Por el contrario, constantemente debemos huir. Ante el dolor la primera estrategia consiste en escapar. ¿Qué animal sensato no lo hace? Los humanos huimos del dolor humano: es decir, no sólo del malestar físico inmediato, sino también de la angustia y la ansiedad, los dolores espirituales más profundos. ¿Y a dónde huir si no hay sino un mundo, el mismo mundo, extendido en todas direcciones? Huimos de la atención, del foco donde ciertas cosas pueden aparecer con dolorosa claridad. El síndrome de déficit de atención, con o sin hiperactividad no es una invención del manual de trastorno mentales DSM V, pero tampoco un arbitrario desbalance de neurotransmisores. Se trata de un estado mental de la época.
No sólo tenemos estados de ánimo y pensamientos, sino estados mentales, modos de relacionarnos con nuestra atención y concentración.
Hoy tenemos prisa no porque exista un mandato de productividad. Las grandes empresas invierten más en obtener dividendos en la bolsa que en el mejoramiento de sus productos. Lo que hacen las empresas es inventar novedades. Eso no significa innovar, es decir, cambiar estructuralmente la producción, sino en producir efectos que deslumbren subjetivamente. No nos interesa la productividad, sino lo nuevo. ¿Y por qué lo nuevo? Primero, porque mitiga el aburrimiento. Pero, más importante, porque es un golpe que nos motiva por un breve tiempo y nos permite recomenzar un día más.
En realidad, tenemos prisa no por llegar a algún lado, sino por dejar de estar en donde estamos. Quedarnos quietos nos muestra el horror del presente. La rapidez y la invención nos permiten sobrevivir mejor la ansiedad y la angustia, yendo de sobresalto en sobresalto. Esto, sin duda, nos estimula un poco. Nos otorga sensaciones más o menos placenteras. Pero tampoco podemos emocionarnos ya demasiado, porque, por más que nos distraigamos, llevamos a cuestas el mundo, para lo cual buscamos una y otra vez formas más radicales de anestesia. Además, porque no creemos realmente que las cosas puedan ser distintas.
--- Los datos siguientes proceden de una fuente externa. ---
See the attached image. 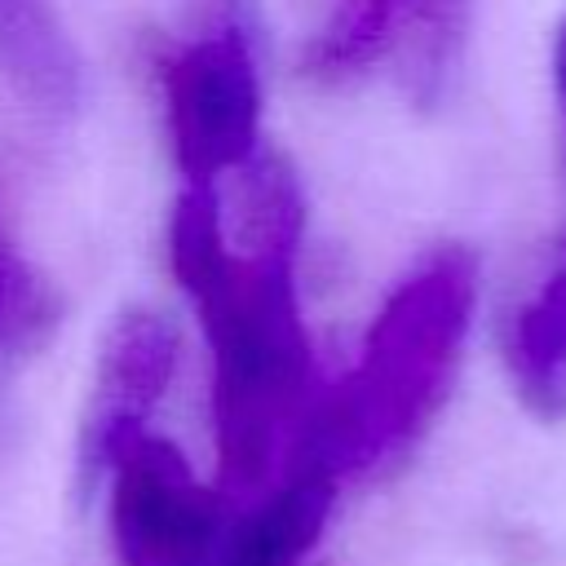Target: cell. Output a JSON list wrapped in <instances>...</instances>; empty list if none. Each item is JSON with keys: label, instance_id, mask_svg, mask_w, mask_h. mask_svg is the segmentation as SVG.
I'll use <instances>...</instances> for the list:
<instances>
[{"label": "cell", "instance_id": "6da1fadb", "mask_svg": "<svg viewBox=\"0 0 566 566\" xmlns=\"http://www.w3.org/2000/svg\"><path fill=\"white\" fill-rule=\"evenodd\" d=\"M234 181L239 230L226 226L217 186L186 181L168 221V261L208 340L217 482L243 504L283 478L323 380L296 296L305 226L296 177L261 150Z\"/></svg>", "mask_w": 566, "mask_h": 566}, {"label": "cell", "instance_id": "7a4b0ae2", "mask_svg": "<svg viewBox=\"0 0 566 566\" xmlns=\"http://www.w3.org/2000/svg\"><path fill=\"white\" fill-rule=\"evenodd\" d=\"M473 301V256L429 252L376 310L354 367L318 389L287 464L327 469L345 486L411 451L451 394Z\"/></svg>", "mask_w": 566, "mask_h": 566}, {"label": "cell", "instance_id": "3957f363", "mask_svg": "<svg viewBox=\"0 0 566 566\" xmlns=\"http://www.w3.org/2000/svg\"><path fill=\"white\" fill-rule=\"evenodd\" d=\"M164 128L186 181L217 186L261 155V71L252 0H195L159 57Z\"/></svg>", "mask_w": 566, "mask_h": 566}, {"label": "cell", "instance_id": "277c9868", "mask_svg": "<svg viewBox=\"0 0 566 566\" xmlns=\"http://www.w3.org/2000/svg\"><path fill=\"white\" fill-rule=\"evenodd\" d=\"M469 18L473 0H323L301 44V75L345 88L389 71L416 106H433L460 71Z\"/></svg>", "mask_w": 566, "mask_h": 566}, {"label": "cell", "instance_id": "5b68a950", "mask_svg": "<svg viewBox=\"0 0 566 566\" xmlns=\"http://www.w3.org/2000/svg\"><path fill=\"white\" fill-rule=\"evenodd\" d=\"M106 531L119 566H212L239 500L159 433H137L106 469Z\"/></svg>", "mask_w": 566, "mask_h": 566}, {"label": "cell", "instance_id": "8992f818", "mask_svg": "<svg viewBox=\"0 0 566 566\" xmlns=\"http://www.w3.org/2000/svg\"><path fill=\"white\" fill-rule=\"evenodd\" d=\"M172 371H177L172 323L155 310H124L97 349V367L80 420V447H75L80 491L102 486L119 447L150 429V416L164 402Z\"/></svg>", "mask_w": 566, "mask_h": 566}, {"label": "cell", "instance_id": "52a82bcc", "mask_svg": "<svg viewBox=\"0 0 566 566\" xmlns=\"http://www.w3.org/2000/svg\"><path fill=\"white\" fill-rule=\"evenodd\" d=\"M340 482L314 464H287L279 482L234 509L212 566H305L318 548Z\"/></svg>", "mask_w": 566, "mask_h": 566}, {"label": "cell", "instance_id": "ba28073f", "mask_svg": "<svg viewBox=\"0 0 566 566\" xmlns=\"http://www.w3.org/2000/svg\"><path fill=\"white\" fill-rule=\"evenodd\" d=\"M0 84L44 119H66L80 106L84 66L49 0H0Z\"/></svg>", "mask_w": 566, "mask_h": 566}, {"label": "cell", "instance_id": "9c48e42d", "mask_svg": "<svg viewBox=\"0 0 566 566\" xmlns=\"http://www.w3.org/2000/svg\"><path fill=\"white\" fill-rule=\"evenodd\" d=\"M504 367L513 394L544 420L566 416V239L539 283L509 310Z\"/></svg>", "mask_w": 566, "mask_h": 566}, {"label": "cell", "instance_id": "30bf717a", "mask_svg": "<svg viewBox=\"0 0 566 566\" xmlns=\"http://www.w3.org/2000/svg\"><path fill=\"white\" fill-rule=\"evenodd\" d=\"M62 301L53 283L0 234V371L40 354L57 327Z\"/></svg>", "mask_w": 566, "mask_h": 566}, {"label": "cell", "instance_id": "8fae6325", "mask_svg": "<svg viewBox=\"0 0 566 566\" xmlns=\"http://www.w3.org/2000/svg\"><path fill=\"white\" fill-rule=\"evenodd\" d=\"M553 88H557L562 119H566V18H562L557 31H553Z\"/></svg>", "mask_w": 566, "mask_h": 566}]
</instances>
El dolor se vuelve crónico, es decir, que no se va, pero tampoco mata.
Como sea, no queremos escuchar el dolor. Porque podría llevarnos a otro todavía más insoportable. Y porque podría terminar diciendo algo. Sí: terminar revelando un mensaje para el cual no estaríamos preparados. Si escuchásemos el dolor, en vez de solamente arrastrarlo, y de intentar mitigarlo sin éxito, probablemente se nos revelaría un mensaje.
Entre el cansancio, el hastío y el dolor logramos entreverlo: nos duele la falta de futuro.